_Provided text_.
#####
Ah, yeah that's a nice idea!  I think we've reached enough consensus on the
deep validation that I'll raise a spec for that too - I'll include your
heatclient idea, thanks! :)

> 
> >> = Saving Undeployed Stack Configuration =
> >> == Responsibility ==
> >>
> >> From what I understand, Heat doesn't have any interest in storing plan
> >> parameters in this fashion. Though that comes from a while ago, so it's
> >> possible direction has changed.
> >>
> >> Otherwise, this one likely still falls in Tuskar. It's possible it's done
> >> through client-side calls directly to some sort of storage, but I really
> >> don't like the idea of having that much logic tied to a client (more
> >> specifically, tied into a Python client in the event that shops looking to
> >> integrate aren't using Python).
> >
> > This is true, Heat doesn't want to store stack definitions other than for
> > live stacks, backups during update, and snapshots.
> >
> > As outlined above, I think there are many (better) ways to store a series
> > of text files than inside heat, which is one reason why we've resisted
> > these sorts of "catalog" requirements in the past.
> >
> > I don't really think it's tied to a client, if we can shape things such
> > that it's just pushing some collection of data to e.g swift after following
> > a well defined series of pre-deployment validation steps.
> 
> I agree that there is some aspect to this that is just based around
> yaml files and git/swift/whatever. I don't think that we necessarily
> need an API for that either.
#####
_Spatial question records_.
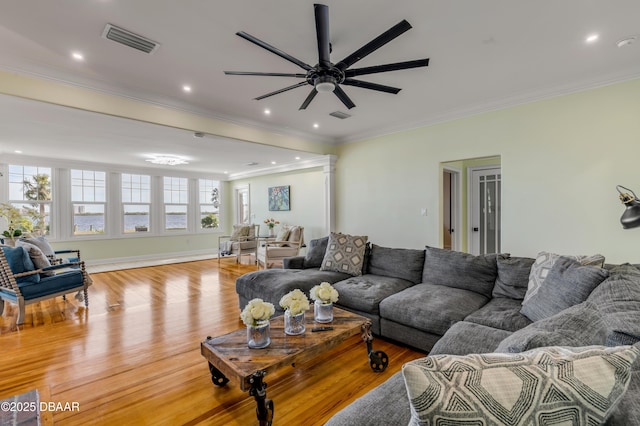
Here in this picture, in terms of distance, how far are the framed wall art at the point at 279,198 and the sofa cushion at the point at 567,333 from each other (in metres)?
6.87

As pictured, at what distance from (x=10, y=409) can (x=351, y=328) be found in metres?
1.83

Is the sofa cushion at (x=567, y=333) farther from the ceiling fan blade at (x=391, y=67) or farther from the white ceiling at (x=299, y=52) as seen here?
the white ceiling at (x=299, y=52)

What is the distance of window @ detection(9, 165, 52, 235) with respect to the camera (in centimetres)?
623

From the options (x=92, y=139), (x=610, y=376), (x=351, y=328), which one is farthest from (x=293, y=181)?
(x=610, y=376)

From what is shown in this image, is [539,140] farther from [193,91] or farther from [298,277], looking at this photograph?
[193,91]

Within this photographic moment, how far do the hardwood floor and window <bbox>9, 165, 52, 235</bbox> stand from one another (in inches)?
127

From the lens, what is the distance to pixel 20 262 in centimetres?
350

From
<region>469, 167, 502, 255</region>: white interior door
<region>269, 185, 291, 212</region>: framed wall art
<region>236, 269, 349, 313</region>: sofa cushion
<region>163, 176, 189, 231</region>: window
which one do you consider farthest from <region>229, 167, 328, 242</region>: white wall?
<region>236, 269, 349, 313</region>: sofa cushion

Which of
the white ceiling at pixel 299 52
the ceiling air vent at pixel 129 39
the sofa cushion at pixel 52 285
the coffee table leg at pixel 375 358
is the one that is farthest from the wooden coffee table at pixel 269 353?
the sofa cushion at pixel 52 285

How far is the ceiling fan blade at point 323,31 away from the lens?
5.66ft

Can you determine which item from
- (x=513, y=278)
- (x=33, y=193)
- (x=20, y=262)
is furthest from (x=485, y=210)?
(x=33, y=193)

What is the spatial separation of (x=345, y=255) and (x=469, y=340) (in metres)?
2.06

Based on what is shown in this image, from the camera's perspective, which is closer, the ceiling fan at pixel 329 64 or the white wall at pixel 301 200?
the ceiling fan at pixel 329 64

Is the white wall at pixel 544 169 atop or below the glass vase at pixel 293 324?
atop
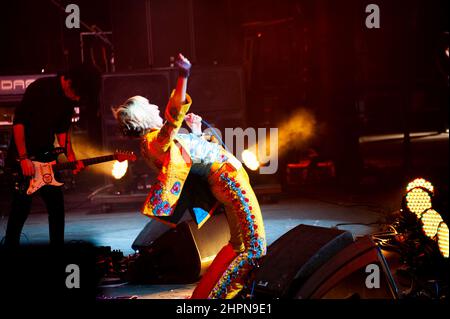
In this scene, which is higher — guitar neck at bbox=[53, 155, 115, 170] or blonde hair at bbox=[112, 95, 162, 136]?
blonde hair at bbox=[112, 95, 162, 136]

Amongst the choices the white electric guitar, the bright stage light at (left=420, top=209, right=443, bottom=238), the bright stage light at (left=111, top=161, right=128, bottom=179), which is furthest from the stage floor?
the bright stage light at (left=420, top=209, right=443, bottom=238)

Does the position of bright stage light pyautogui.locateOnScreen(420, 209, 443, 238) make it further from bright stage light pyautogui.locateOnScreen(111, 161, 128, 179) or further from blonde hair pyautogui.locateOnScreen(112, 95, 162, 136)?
bright stage light pyautogui.locateOnScreen(111, 161, 128, 179)

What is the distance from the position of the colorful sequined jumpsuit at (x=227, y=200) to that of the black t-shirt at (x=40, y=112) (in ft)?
6.92

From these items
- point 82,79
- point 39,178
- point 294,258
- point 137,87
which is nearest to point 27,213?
point 39,178

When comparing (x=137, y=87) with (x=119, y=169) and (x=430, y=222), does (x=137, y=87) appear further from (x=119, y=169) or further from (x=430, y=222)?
(x=430, y=222)

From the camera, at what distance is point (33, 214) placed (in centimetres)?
851

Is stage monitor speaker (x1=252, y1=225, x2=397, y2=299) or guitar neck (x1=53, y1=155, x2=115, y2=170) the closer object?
stage monitor speaker (x1=252, y1=225, x2=397, y2=299)

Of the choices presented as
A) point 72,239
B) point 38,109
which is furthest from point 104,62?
point 38,109

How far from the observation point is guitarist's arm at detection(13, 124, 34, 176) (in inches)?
197

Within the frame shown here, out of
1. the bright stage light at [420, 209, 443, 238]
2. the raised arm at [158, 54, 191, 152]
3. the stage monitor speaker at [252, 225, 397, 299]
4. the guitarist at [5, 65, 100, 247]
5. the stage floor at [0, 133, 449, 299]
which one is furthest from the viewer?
the stage floor at [0, 133, 449, 299]

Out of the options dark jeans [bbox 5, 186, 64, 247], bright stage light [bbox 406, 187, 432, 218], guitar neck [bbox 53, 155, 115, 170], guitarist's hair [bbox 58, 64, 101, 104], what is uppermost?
guitarist's hair [bbox 58, 64, 101, 104]

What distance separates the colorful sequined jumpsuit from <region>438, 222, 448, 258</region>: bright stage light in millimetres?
1072

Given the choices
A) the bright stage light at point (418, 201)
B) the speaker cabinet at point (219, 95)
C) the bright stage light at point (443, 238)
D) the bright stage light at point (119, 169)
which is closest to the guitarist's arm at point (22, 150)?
the bright stage light at point (119, 169)
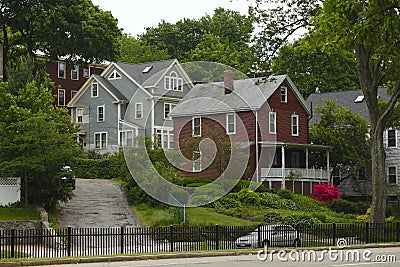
#####
_Request_.
Answer these from the email thread:
(a) Whose idea will the opening writer include in the spec for deep validation?
(b) For which three cases does Heat want to store stack definitions?
(c) Where does the writer of "Otherwise, this one likely still falls in" say saving undeployed stack configuration probably belongs?
The rows have nothing to do with the email thread.

_Final result_.
(a) The heatclient idea from the person being replied to.
(b) Live stacks, backups during update, and snapshots.
(c) In Tuskar.